И, точно устав от произнесения этих слов, точно осознав теперь только, как много это времени — сорок один год и сорок три дня, — генерал покачнулся и сел на стул с потертой кожаной обивкой. На маленьком столике, прямо под рукой, валялся серебряный колокольчик, в него генерал и позвонил.
— Нини пусть поднимется, — отдал он приказ лакею и вежливо добавил: — Я ее прошу. — И замер, так и сидел с серебряным колокольчиком в руке до прихода Нини.
2
Нини подошла быстро для своих девяноста с лишним. В этой самой комнате нянчила она генерала. Здесь была в момент его рождения. Была она тогда шестнадцатилетней красавицей. Росту небольшого, но такая ладная и спокойная, будто тело ее знало какую-то тайну. Девушка точно скрывала нечто в костях своих, крови и плоти, тайну времени или жизни — то, что другому не расскажешь, на другой язык не переведешь, словами не выразишь. Была она дочерью деревенского почтаря, в шестнадцать лет родила ребенка и никогда никому так и не призналась, от кого дитя. Генерала Нини выкормила, потому что у нее случилось много молока; когда отец выгнал из дому, пришла в замок. В одном платье, да с локоном умершего ребенка в конверте — так и пришла. Прямо к родам поспела. Первый глоток молока генерал выпил из ее груди.
Так она и прожила в замке семьдесят пять лет, молча.
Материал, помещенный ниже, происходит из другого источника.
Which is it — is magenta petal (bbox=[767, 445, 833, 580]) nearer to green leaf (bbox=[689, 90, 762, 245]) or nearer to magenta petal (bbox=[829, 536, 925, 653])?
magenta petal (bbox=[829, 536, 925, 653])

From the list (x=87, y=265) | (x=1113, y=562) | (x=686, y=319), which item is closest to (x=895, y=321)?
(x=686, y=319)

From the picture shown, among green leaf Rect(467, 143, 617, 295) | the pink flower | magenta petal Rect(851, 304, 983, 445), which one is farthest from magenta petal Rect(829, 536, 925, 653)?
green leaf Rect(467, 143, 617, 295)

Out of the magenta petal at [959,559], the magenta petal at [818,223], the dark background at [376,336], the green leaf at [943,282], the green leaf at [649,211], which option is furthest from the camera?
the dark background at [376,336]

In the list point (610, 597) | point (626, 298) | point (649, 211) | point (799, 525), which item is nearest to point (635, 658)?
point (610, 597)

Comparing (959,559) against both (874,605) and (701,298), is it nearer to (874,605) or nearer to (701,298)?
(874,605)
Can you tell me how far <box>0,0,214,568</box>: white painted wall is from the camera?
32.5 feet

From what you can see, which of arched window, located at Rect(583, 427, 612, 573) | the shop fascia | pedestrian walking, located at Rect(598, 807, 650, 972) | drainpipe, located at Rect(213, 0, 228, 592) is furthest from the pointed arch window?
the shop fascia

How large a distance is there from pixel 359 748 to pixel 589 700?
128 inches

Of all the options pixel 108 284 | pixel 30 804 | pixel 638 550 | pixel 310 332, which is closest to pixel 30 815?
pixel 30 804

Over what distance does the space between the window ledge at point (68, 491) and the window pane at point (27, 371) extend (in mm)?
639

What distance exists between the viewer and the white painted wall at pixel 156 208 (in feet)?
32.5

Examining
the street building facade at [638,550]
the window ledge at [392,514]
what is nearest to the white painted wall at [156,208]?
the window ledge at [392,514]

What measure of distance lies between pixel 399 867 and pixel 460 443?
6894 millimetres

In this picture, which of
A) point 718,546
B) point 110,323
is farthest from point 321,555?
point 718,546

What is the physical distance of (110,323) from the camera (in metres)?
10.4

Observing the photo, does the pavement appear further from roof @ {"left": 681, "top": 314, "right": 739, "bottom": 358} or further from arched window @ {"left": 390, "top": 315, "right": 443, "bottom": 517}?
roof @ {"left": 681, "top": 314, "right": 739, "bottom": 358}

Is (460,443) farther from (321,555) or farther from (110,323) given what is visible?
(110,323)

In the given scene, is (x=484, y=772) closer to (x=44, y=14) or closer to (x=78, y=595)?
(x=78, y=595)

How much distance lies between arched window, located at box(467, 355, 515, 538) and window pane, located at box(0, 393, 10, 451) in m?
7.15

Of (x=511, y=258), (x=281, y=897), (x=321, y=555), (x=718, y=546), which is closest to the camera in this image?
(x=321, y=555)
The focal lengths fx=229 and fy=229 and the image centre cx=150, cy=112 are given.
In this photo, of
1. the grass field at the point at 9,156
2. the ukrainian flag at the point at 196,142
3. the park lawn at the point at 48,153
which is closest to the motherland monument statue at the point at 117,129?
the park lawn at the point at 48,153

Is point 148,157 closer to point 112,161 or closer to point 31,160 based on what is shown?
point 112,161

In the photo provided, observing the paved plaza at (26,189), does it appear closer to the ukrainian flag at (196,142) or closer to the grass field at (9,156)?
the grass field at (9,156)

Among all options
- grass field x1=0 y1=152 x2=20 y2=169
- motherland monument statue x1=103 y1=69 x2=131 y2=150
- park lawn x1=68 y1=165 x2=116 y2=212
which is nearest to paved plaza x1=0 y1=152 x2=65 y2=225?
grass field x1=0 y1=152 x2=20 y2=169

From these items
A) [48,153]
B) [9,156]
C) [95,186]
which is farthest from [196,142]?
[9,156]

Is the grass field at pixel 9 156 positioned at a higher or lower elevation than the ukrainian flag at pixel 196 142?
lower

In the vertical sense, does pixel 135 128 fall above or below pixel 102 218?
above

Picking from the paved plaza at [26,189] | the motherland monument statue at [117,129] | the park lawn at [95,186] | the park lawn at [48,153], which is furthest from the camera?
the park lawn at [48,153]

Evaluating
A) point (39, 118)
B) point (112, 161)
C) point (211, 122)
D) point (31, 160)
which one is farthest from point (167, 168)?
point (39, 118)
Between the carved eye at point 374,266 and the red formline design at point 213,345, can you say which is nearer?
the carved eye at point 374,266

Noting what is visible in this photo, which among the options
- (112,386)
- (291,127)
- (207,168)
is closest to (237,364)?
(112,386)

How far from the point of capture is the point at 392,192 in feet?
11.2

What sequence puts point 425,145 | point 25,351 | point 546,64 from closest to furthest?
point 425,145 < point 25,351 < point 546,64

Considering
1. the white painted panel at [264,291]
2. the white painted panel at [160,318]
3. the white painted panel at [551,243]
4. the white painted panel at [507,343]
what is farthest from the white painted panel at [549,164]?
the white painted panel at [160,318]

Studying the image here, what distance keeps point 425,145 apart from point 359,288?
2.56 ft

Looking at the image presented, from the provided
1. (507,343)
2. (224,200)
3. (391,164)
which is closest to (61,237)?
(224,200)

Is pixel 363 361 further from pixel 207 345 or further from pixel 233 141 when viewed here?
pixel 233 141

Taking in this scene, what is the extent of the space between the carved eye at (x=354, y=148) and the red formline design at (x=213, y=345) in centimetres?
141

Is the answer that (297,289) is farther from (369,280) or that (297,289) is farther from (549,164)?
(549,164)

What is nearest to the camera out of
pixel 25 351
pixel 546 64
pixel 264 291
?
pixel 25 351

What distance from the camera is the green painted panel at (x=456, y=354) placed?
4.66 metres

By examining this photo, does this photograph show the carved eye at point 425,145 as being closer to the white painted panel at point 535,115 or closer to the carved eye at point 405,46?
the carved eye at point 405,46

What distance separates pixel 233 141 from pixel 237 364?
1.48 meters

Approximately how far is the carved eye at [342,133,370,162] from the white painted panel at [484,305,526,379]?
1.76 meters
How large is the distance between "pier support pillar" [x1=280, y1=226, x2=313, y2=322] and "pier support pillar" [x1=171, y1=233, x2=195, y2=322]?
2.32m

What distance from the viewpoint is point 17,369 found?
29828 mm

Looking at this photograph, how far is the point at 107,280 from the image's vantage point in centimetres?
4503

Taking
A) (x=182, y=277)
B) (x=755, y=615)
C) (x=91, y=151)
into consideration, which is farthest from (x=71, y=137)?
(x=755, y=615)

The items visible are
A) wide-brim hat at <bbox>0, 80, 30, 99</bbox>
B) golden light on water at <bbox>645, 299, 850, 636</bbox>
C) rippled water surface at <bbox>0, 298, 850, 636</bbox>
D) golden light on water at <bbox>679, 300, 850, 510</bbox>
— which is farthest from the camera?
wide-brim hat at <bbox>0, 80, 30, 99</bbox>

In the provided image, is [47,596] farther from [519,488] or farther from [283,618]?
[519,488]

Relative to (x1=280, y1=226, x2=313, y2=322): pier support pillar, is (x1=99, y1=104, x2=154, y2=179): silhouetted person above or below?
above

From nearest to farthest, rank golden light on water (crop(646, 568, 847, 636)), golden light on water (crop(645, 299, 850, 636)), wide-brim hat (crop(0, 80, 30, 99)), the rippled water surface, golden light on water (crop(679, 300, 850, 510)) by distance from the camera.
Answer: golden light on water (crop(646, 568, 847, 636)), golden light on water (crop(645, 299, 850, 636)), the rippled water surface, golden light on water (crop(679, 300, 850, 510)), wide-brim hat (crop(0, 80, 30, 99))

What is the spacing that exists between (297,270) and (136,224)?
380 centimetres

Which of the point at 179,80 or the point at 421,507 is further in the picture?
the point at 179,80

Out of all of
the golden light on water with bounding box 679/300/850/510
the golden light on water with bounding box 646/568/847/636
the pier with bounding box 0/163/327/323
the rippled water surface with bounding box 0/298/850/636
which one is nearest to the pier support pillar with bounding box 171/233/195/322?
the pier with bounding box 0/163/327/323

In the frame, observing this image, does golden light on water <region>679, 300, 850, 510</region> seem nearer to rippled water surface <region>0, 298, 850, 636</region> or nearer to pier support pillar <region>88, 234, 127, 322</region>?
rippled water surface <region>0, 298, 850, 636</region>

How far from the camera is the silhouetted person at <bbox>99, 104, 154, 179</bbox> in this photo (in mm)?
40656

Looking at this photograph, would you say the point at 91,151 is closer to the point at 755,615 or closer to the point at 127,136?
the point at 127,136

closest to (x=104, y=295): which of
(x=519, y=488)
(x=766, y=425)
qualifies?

И всегда улыбалась. Имя ее неслось из комнаты в комнату, будто жители замка предупреждали им друг друга. Так и говорили: «Нини!» — словно имели в виду: «Интересно, есть же на свете не только эгоизм, не только страсть и тщеславие, Нини…» И потому что всегда была там, где надо, никогда ее не видели. И раз всегда была в добром расположении духа, никогда не спрашивали, как она может радоваться, если любимый мужчина покинул ее, а ребенок, для которого созрело молоко, умер. Нини выкормила и воспитала генерала — с тех пор прошло семьдесят пять лет. Порой над замком и семьей светило солнце, тогда члены семьи в общем сиянии с удивлением замечали, что и Нини улыбается. Потом умерла графиня, матушка генерала, и Нини тряпкой, смоченной в уксусе, омыла белый, холодный лоб, покрытый скользким потом. Настал день, когда и отца генерала принесли домой на носилках — он упал с лошади и прожил потом еще пять лет. Ухаживала за ним Нини: читала графу по-французски, но языка не знала, и потому читала только буквы; правильно произносить слова не умела, только буквы перебирала, медленно, одну за другой. Но больной понимал и так. Потом генерал женился и, когда вернулся из свадебного путешествия, Нини ждала молодых у ворот замка: поцеловала руку новой хозяйке дома и протянула букет роз. Она и тогда улыбалась; генерал порой вспоминал это мгновение. Много позже, спустя двадцать лет, умерла и жена, и Нини ухаживала за могилой хозяйки и ее нарядами.